### [Stated exercise]
Rewrite the records from the line containing "What is the" through the end of the records, substituting "gaming machine" for "slot machine" and leaving everything else unchanged.

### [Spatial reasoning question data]
********************

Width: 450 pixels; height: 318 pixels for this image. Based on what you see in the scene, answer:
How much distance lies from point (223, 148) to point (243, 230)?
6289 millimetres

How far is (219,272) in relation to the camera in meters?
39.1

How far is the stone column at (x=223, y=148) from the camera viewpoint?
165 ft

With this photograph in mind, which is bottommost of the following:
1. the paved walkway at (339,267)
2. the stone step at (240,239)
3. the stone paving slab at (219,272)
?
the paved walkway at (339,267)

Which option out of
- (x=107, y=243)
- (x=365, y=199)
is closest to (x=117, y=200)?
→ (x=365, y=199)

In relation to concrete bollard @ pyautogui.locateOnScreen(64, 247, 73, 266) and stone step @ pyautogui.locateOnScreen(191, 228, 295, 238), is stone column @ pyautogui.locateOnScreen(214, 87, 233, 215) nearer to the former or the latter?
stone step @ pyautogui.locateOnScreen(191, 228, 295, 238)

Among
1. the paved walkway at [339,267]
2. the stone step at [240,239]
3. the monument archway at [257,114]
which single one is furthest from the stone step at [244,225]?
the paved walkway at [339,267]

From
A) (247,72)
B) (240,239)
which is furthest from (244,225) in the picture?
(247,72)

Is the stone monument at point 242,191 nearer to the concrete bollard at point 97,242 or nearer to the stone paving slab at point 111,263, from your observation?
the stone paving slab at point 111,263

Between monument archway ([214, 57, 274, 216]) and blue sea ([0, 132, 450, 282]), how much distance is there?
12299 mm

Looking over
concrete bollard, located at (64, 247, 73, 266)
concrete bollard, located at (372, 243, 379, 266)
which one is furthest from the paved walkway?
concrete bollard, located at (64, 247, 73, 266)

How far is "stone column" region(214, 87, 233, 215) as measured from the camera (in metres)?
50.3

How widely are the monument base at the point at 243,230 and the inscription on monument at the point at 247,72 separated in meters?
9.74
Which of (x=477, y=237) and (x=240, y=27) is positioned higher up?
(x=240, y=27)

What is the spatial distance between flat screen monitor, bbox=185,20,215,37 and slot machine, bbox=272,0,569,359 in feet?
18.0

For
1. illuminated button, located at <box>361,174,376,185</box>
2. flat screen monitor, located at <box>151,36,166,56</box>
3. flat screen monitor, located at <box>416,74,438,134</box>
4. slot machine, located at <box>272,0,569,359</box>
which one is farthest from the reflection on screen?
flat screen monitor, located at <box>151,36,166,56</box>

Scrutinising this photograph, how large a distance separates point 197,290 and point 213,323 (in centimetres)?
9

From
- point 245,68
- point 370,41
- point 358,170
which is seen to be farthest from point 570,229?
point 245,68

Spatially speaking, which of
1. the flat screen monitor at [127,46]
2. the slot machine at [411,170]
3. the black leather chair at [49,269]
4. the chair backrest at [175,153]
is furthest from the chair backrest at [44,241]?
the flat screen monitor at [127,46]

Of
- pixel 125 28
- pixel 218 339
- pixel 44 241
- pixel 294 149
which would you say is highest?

********************

### [Result of this task]
What is the spatial distance between flat screen monitor, bbox=185,20,215,37 and gaming machine, bbox=272,0,569,359 in feet?
18.0

For
1. illuminated button, located at <box>361,174,376,185</box>
2. flat screen monitor, located at <box>151,36,166,56</box>
3. flat screen monitor, located at <box>416,74,438,134</box>
4. gaming machine, located at <box>272,0,569,359</box>
which one is farthest from the reflection on screen?
flat screen monitor, located at <box>151,36,166,56</box>

Scrutinising this photograph, how large a distance separates point 197,290 and point 213,323 (in centimetres)?
9

From
- point 245,68
- point 370,41
- point 358,170
which is seen to be farthest from point 570,229?
point 245,68

Spatially speaking, which of
1. the flat screen monitor at [127,46]
2. the gaming machine at [411,170]
3. the black leather chair at [49,269]
4. the chair backrest at [175,153]
is furthest from the chair backrest at [44,241]?
the flat screen monitor at [127,46]

Of
- pixel 125 28
- pixel 218 339
- pixel 44 241
- pixel 294 149
which would you say is highest?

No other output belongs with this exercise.